Materials provided.
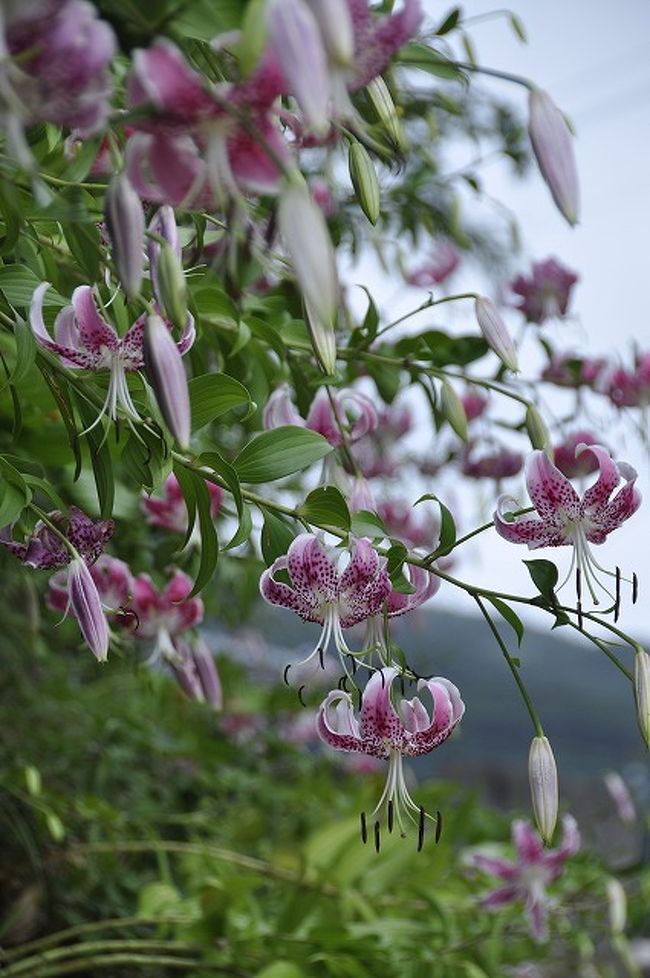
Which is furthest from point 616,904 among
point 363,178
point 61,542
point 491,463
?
point 363,178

Stated exercise.
Write out the rows above word for word, leaving out the pictures.

Result.
Which is furthest from point 616,904 among
point 363,178
point 61,542
point 491,463
?
point 363,178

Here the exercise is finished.